Budget with your money
Some people overspend simply because they haven’t planned their finances well enough. By budgeting properly, it’s easier to avoid unexpected costs and to ensure you have enough money for all your expenses.
At the start of the month, calculate exactly how much you are likely to need to spend by looking at previous months’ expenditure. Add up each part separately – your household bills, mortgage payments, food costs, debt repayments, etc. – and the remaining money is your disposable income.
By doing this, you know in advance when and where your money is leaving your account, and the disposable income provides a convenient safety net should anything unexpected arise, as well as covering your leisure costs.
For more information on debt management, including debt consolidation and IVA, visit GregoryPennington.com
Tags: debt, debt consolidation, debt management, IVA
The Importance Of An IVA And How To Get One.
If you are amongst those who have to take loans very often? If yes, then don’t be one of those who simply take loans and never repay them. Instead think smartly and be wise.
There are several programs which are legal and designed by the government to help those who frequently raise loans but are not generally the defaulters. One such program is IVA debt program. IVA program is a legalized program which entails signing of a contract between the debtor and the creditor. The contract is then mediated by insolvency professionals or insolvency practitioners and any dispute arising between the two will be solved by these officials.

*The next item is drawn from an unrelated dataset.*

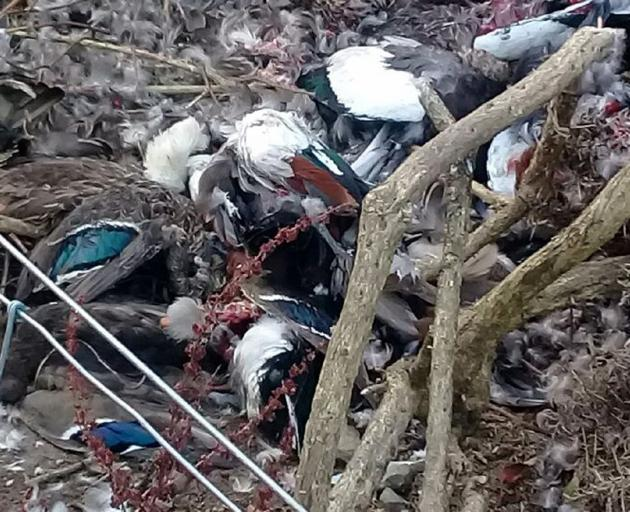Dead ducks found at the rest area between Port Chalmers and Long Beach on Thursday. PHOTO: SUPPLIED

IVA debt help is an umbrella program which has several debt help programs under it. A person going for debt help should seek the help of insolvency professionals to decide the best program to meet their needs. The program generally also depends on the kind of amount involved and total debt. The repaying ability of the borrower is also taken into consideration while offering the debt help program.
IVA has its own benefits. Firstly, IVA is a legal system where in the government provides the opportunity for right borrowers and option to borrow money in a legal way. This also means that once the contract is signed between both the parties then the creditor can not threat or contact the borrower. Now it is up to the professionals to take care of the matter. The responsibility of the borrower’s debt is transferred to the practitioners.
Secondly, contract signed by the debtor and the creditor contains various details so that no contention arises to any party, such as the repayment scheme is decided and signed, which means that the payment of the borrowed money by the borrower is decided on his or her monthly income. The contract also contains the upper limit, within which the loan has to be repaid completely. This period is generally up to five years.
Thirdly, IVA debt help programs take into consideration all possibilities and scenarios which might arise like debt consolidation, , etc. The borrower, thus need to fulfill some conditions which are must for any program, like the borrower should have a monthly income. The number of lenders and borrowers is also fixed, there should be minimum three lenders; also the debt of the borrower should be a maximum of £15000. Both the parties have to sign the contract to make it legal and is a prerequisite by the IVA.
If one feels that his track record is clean and he has the ability to repay the loan within time then insolvency practitioners and professionals should be consulted. Only they are allowed to offer the debt help program to the borrower. They are the ones who will plan the debt program, including the repayments by the borrower depending upon his monthly income and convenience. In case of any dispute the borrower should consult and contact the insolvency professionals.